1 Getting Started

To analyse data in R, you need both R and RStudio. These are different programmes. Think of R as the software that executes our commands and RStudio as the interface between us and R that makes interacting with R a much more pleasant experience. If that doesn’t make sense, here’s a (hopefully relatable) example.

Imagine you went to a hawker centre and there’s an uncle manning the store. This uncle can only speak Hokkien but you can’t. So, you tell your friend, who can speak Hokkien, what you want. Then, your friend translates that for the uncle, who then serves up a delicious meal for you. Think of the uncle in this example as R and your friend as RStudio. While you can try to “converse” with R directly, it’s much easier to do so through RStudio. So… For the sake of your sanity, I strongly recommend you download both programmes!

1.1 Install R and RStudio

Install R

For Windows

  1. Open an internet browser and go to https://cloud.r-project.org/.
  2. Under Download and Install R, Click on Download R for Windows. Click on base.
  3. Download the latest release by saving the .exe file on your computer. Double-click the file and follow the installation instructions.

For macOS

  1. Open an internet browser and go to https://cloud.r-project.org/.
  2. Under Download and Install R, click on Download R for macOS.
  3. Download the latest release by saving the .pkg file to your computer. Double-click the file and follow the installation instructions.

Install RStudio

Now that R is installed, download and install RStudio.

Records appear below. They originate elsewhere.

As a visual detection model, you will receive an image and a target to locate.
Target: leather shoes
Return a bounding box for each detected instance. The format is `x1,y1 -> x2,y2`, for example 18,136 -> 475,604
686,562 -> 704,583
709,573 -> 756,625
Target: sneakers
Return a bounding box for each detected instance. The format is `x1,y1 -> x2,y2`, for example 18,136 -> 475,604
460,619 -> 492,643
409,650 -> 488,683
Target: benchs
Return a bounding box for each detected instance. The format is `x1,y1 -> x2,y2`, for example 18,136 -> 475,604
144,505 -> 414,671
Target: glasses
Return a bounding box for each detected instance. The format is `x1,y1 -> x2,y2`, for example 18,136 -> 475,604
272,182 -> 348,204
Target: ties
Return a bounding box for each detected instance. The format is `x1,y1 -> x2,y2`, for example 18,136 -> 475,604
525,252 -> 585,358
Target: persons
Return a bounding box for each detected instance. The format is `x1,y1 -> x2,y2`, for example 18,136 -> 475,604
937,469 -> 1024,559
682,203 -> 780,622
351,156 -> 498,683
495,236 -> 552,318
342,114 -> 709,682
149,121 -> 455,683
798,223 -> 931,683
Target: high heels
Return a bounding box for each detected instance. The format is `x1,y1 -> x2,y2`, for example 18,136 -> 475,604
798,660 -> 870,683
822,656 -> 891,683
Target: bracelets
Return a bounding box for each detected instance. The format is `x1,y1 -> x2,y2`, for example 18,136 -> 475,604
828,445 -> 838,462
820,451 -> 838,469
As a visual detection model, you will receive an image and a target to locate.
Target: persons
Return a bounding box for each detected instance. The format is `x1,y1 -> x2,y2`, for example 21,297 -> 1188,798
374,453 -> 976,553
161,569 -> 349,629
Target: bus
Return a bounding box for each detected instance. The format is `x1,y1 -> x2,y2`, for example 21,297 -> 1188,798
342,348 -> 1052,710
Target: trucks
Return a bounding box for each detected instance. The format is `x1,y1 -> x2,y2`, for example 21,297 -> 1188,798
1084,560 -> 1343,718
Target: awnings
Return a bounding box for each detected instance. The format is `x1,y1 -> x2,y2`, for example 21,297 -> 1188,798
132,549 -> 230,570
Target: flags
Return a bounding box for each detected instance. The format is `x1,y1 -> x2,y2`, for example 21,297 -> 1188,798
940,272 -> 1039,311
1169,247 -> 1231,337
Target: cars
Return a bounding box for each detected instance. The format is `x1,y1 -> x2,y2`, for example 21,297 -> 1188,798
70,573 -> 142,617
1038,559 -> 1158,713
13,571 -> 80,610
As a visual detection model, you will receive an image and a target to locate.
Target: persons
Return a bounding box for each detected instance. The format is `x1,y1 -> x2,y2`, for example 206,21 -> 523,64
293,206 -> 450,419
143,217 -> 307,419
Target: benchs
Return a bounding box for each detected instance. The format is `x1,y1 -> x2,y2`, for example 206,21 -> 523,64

  1. Go to https://www.rstudio.com/products/rstudio/download/.
  2. Click Download under RStudio Desktop.
  3. Click on the version recommended for your system, or the latest Windows / macOS version, and save the file. Double-click the file and follow the installation instructions.

1.2 The RStudio Interface

Now, start up RStudio. You should see something like this:

R Studio Interface With Three Panes

Figure 1.1: R Studio Interface With Three Panes

When you first start up RStudio, you will see three panes: the R console, the workspace, and the files, plots, packages, help, and viewer pane. Each pane serves different purposes.

  1. R console: The R console is where commands are submitted to R for R to execute. It is also where we find some of the output from R (e.g., analysis results).
  2. Workspace: I think of this as R’s short-term memory. There are two tabs that are particularly useful.
    • Environment tab: We can find the list of objects (e.g., variables, data frames, functions) that we created in the session here.
    • History tab: Here is where we can find all the previous commands we submitted to R in the session.
  3. Files, plots, packages, help, and viewer:
    • Files: We can create new folders on our computer, move, delete, and rename files here.
    • Plots: We can find all the plots we instructed R to produce during the session here.
    • Packages: We can find, install, and update packages here. Packages contain data, functions, help menus, etc. that other people have created to supplement those in R. We will talk more about specific packages later.
    • Help: We can find information about a given command or package. We can also find more information about various commands and the packages on this website: https://www.rdocumentation.org/

Note. Because the Terminal tab, the Connections tab, and the Viewer tab will not be used in this course, I will not talk about them.

1.3 R Script

To get R to do stuff (e.g., conduct analyses), we submit commands to R through RStudio. Although we can type the commands directly into the console, R users prefer to type the commands into what is called the script editor because we can save the commands in the script editor into script files (with the extension .R). The script files allow us to keep long-term records of the analyses that we have conducted. We can also share the script files with other R users so that they can reproduce our analyses. (In this class, I will use the words command and code interchangeably.)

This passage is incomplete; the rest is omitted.